George Mahoon handed a thick and heavy hardwood dowel pin to Elton Fad. It was about the length and heft of a baseball bat.

“The other ones, the real ghosts, which is to say the real unreal ones, have their little self-saving fables that they recite when they feed on people and the possessions of people,” the hungry, long-dead man, Manbreaker Crag, roared. The only speaking voice he possessed was this sort of dogged roar. “They say, ‘We do not steal important things out of your minds. We steal only funny-shaped, trifling things. Serious people like you are better off without them. Our gain is your gain.’ That is what they are telling you, but they lie. What we eat out of your minds are the most serious things that your minds are capable of holding. What we steal and eat out of your bodies are the tastiest things in your bodies.
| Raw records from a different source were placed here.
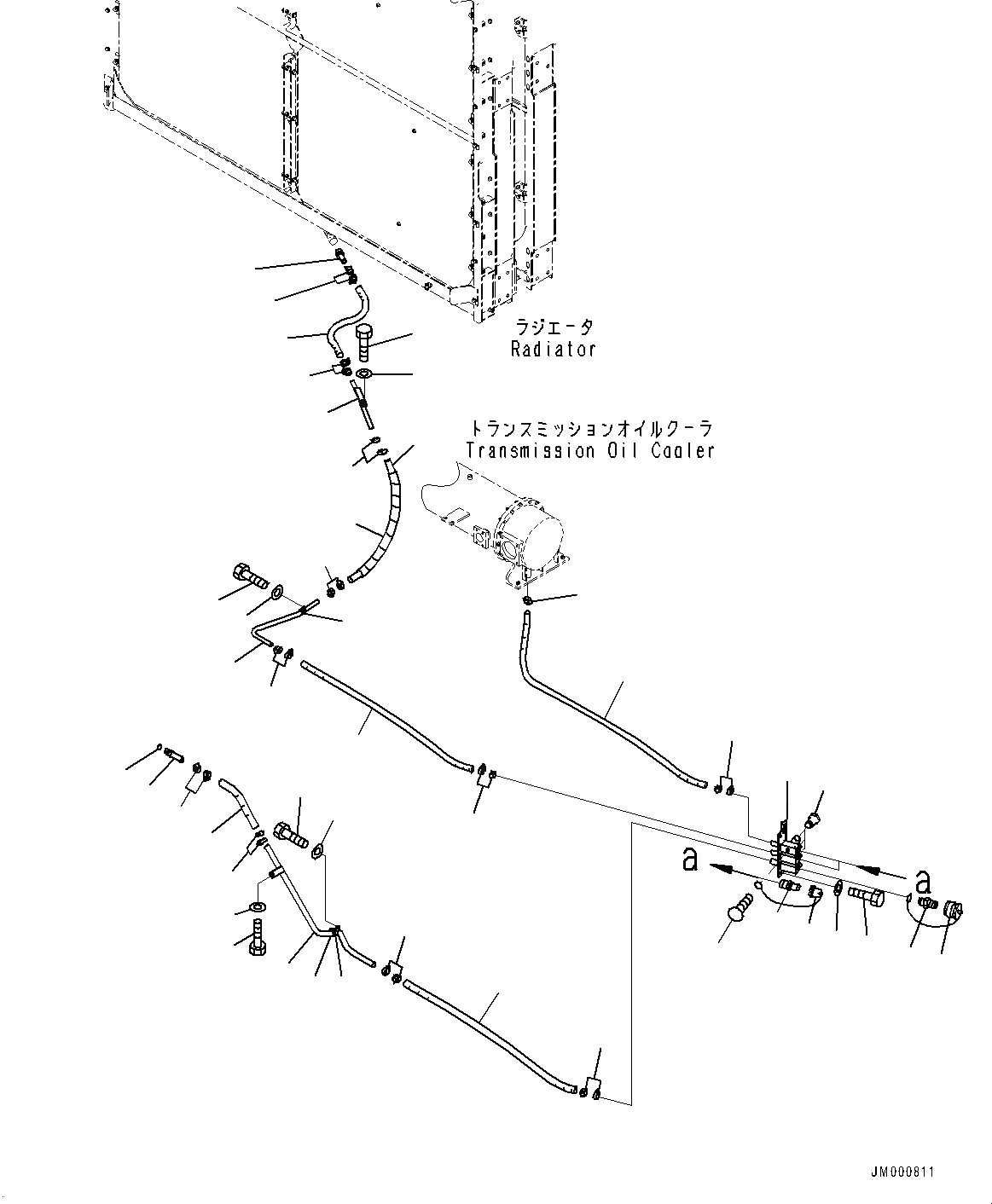 ラジエータ
Radiator

トランスミッションオイルクーラ
Transmission Oil Cooler

a

a

JM000811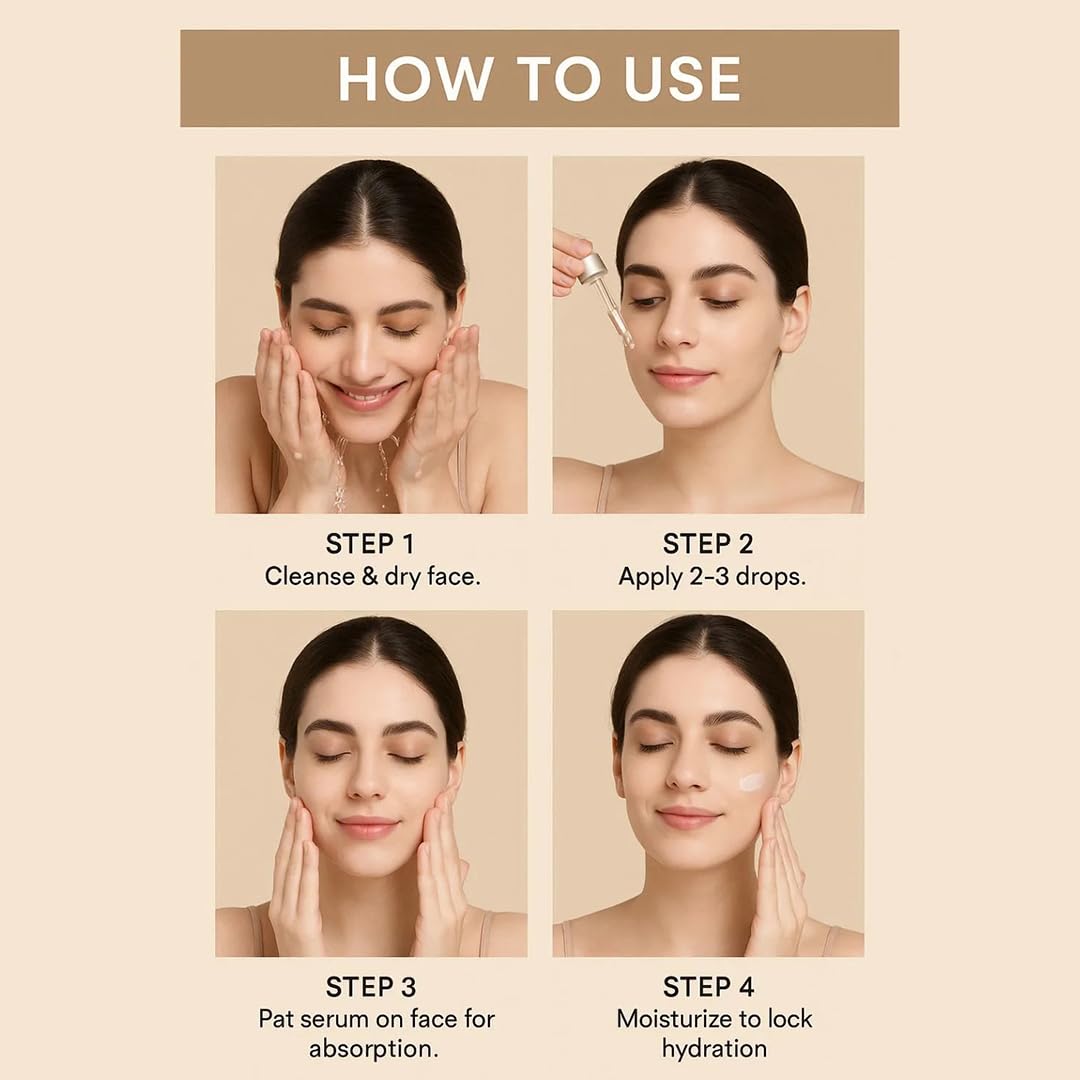 HOW TO USE

STEP 1
Cleanse & dry face.

STEP 2
Apply 2–3 drops.

STEP 3
Pat serum on face for absorption.

STEP 4
Moisturize to lock hydration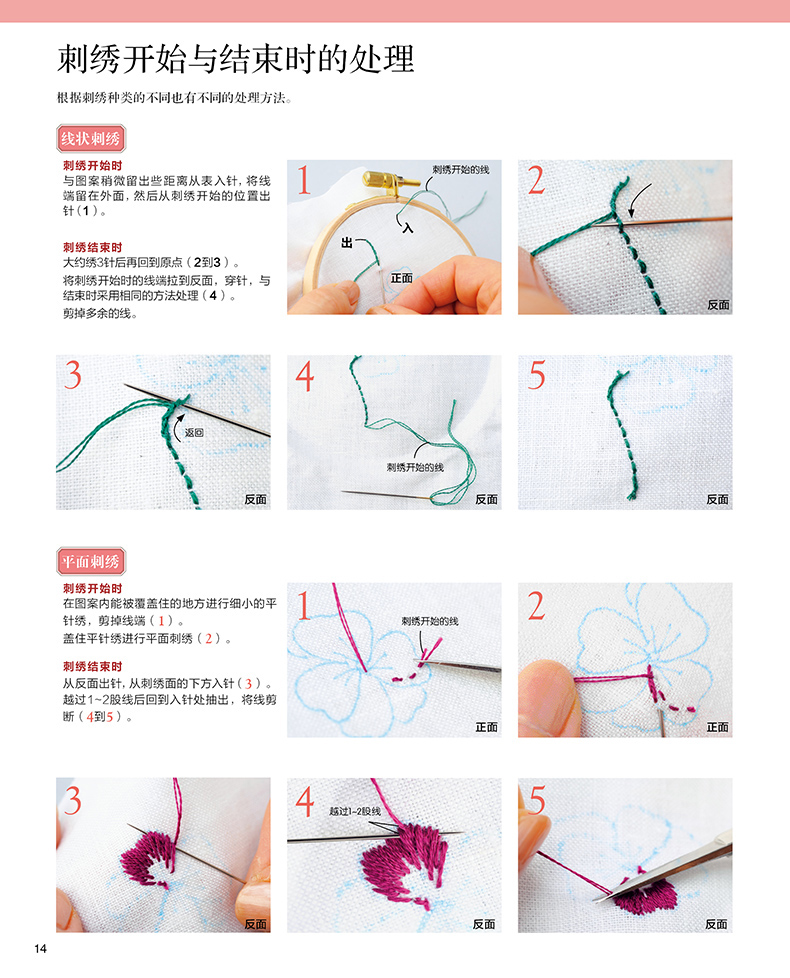 刺绣开始与结束时的处理

根据刺绣种类的不同也有不同的处理方法。

线状刺绣

刺绣开始时
与图案稍微留出些距离从表入针，将线端留在外面，然后从刺绣开始的位置出针（1）。

刺绣结束时
大约绣3针后再回到原点（2到3）。
将刺绣开始时的线端拉到反面，穿针，与结束时采用相同的方法处理（4）。
剪掉多余的线。

1
刺绣开始的线
入
出
正面

2
反面

3
返回
反面

4
刺绣开始的线
反面

5
反面

平面刺绣

刺绣开始时
在图案内能被覆盖住的地方进行细小的平针绣，剪掉线端（1）。
盖住平针绣进行平面刺绣（2）。

刺绣结束时
从反面出针，从刺绣面的下方入针（3）。
越过1~2股线后回到入针处抽出，将线剪断（4到5）。

1
刺绣开始的线
正面

2
正面

3
反面

4
越过1~2股线
反面

5
反面

14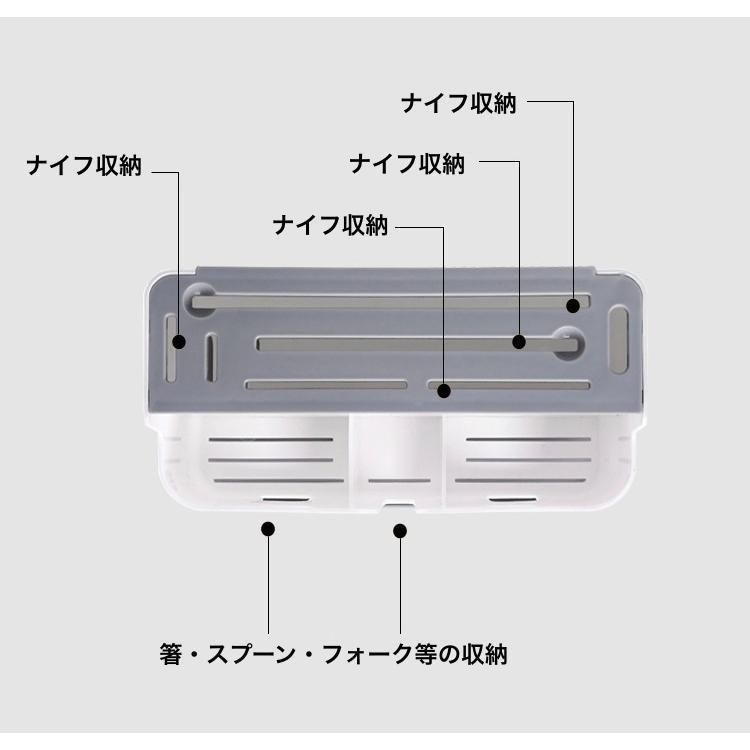 ナイフ収納

ナイフ収納

ナイフ収納

ナイフ収納

箸・スプーン・フォーク等の収納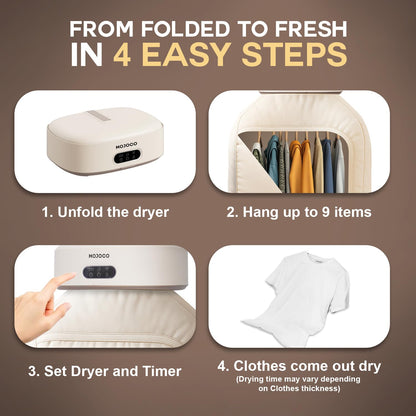 FROM FOLDED TO FRESH
IN 4 EASY STEPS

MOJOCO

1. Unfold the dryer

2. Hang up to 9 items

MOJOCO

3. Set Dryer and Timer

4. Clothes come out dry
(Drying time may vary depending on Clothes thickness)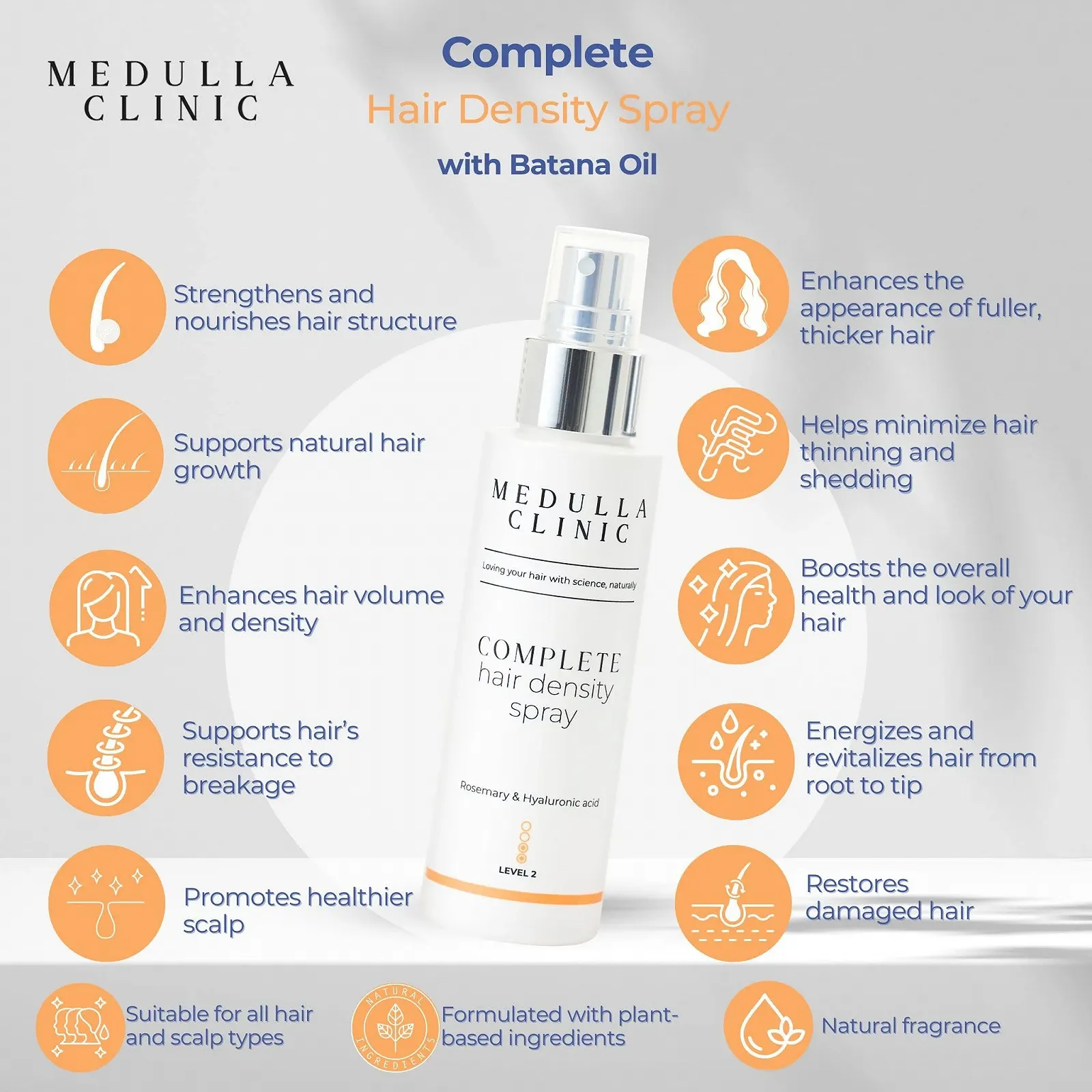 MEDULLA CLINIC

Complete
Hair Density Spray
with Batana Oil

Strengthens and nourishes hair structure

Supports natural hair growth

Enhances hair volume and density

Supports hair's resistance to breakage

Promotes healthier scalp

MEDULLA CLINIC
Loving your hair with science, naturally
COMPLETE
hair density
spray
Rosemary & Hyaluronic acid
LEVEL 2

Enhances the appearance of fuller, thicker hair

Helps minimize hair thinning and shedding

Boosts the overall health and look of your hair

Energizes and revitalizes hair from root to tip

Restores damaged hair

Suitable for all hair and scalp types

NATURAL INGREDIENTS

Formulated with plant-based ingredients

Natural fragrance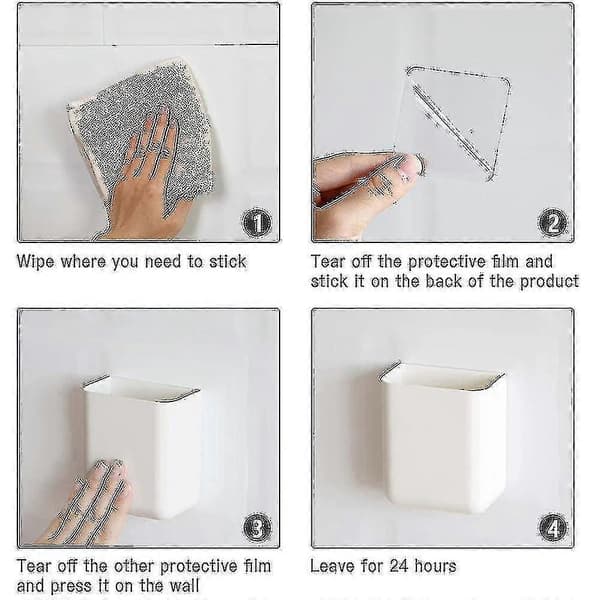 1

Wipe where you need to stick

2

Tear off the protective film and stick it on the back of the product

3

Tear off the other protective film and press it on the wall

4

Leave for 24 hours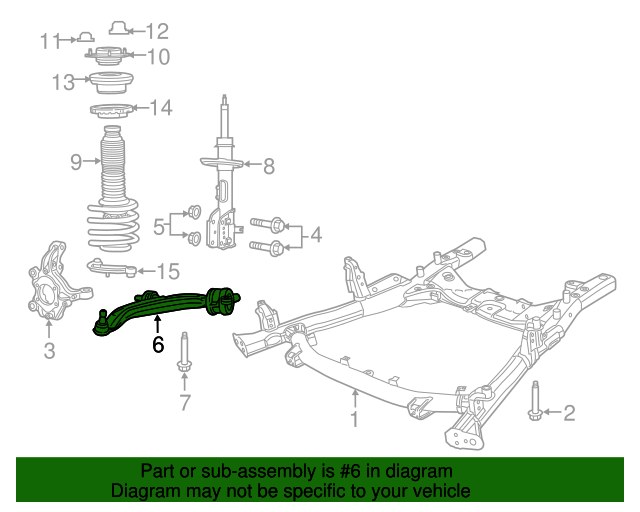 11
12
10
13
14
9
8
5
4
15
3
6
7
1
2

Part or sub-assembly is #6 in diagram
Diagram may not be specific to your vehicle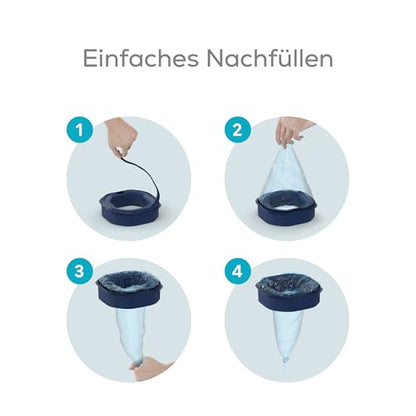 Einfaches Nachfüllen

1

2

3

4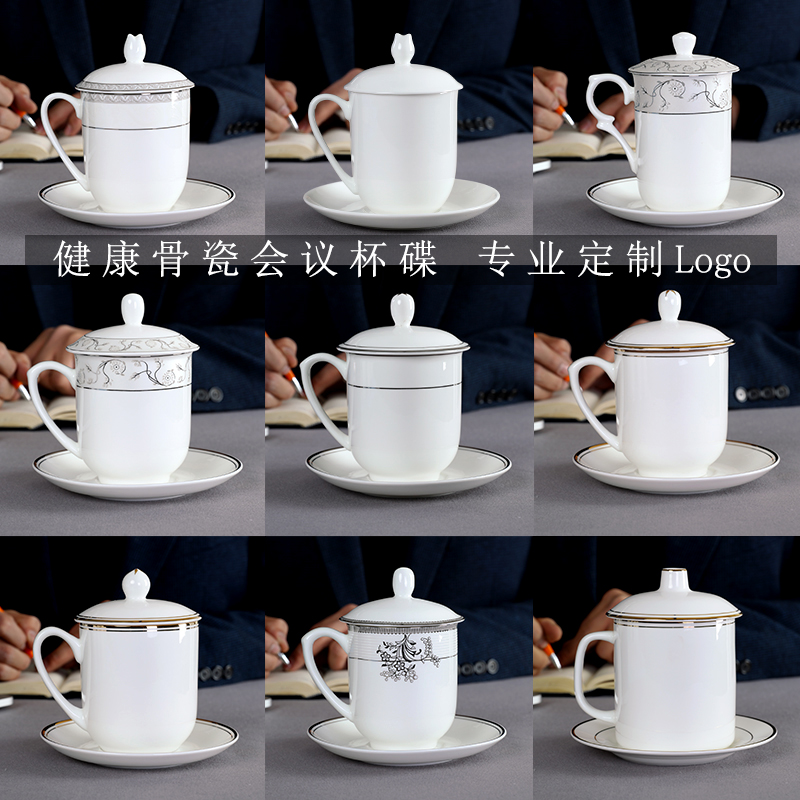 健康骨瓷会议杯碟 专业定制Logo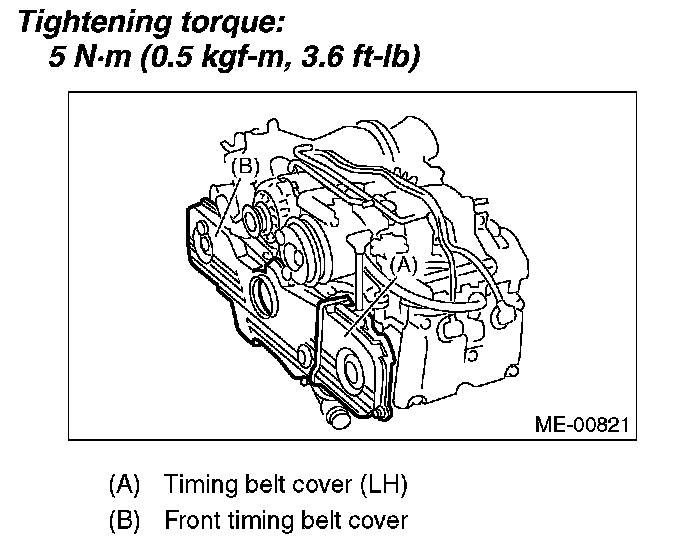 Tightening torque:
5 N·m (0.5 kgf-m, 3.6 ft-lb)

(B)

(A)

ME-00821

(A) Timing belt cover (LH)
(B) Front timing belt cover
We come to table on you, and we feast on you. What we eat out of your ships and your stores are the most nourishing and sophisticated things you have brought, wotto metal, data gelatin, electronic reta, codified memories and processes. We eat these things because we are hungry. And I eat them more ravenously than do any of the others. I eat the essence of minds and leave gibbering idiocy in its place. I eat the bodies of whole people where they stand.”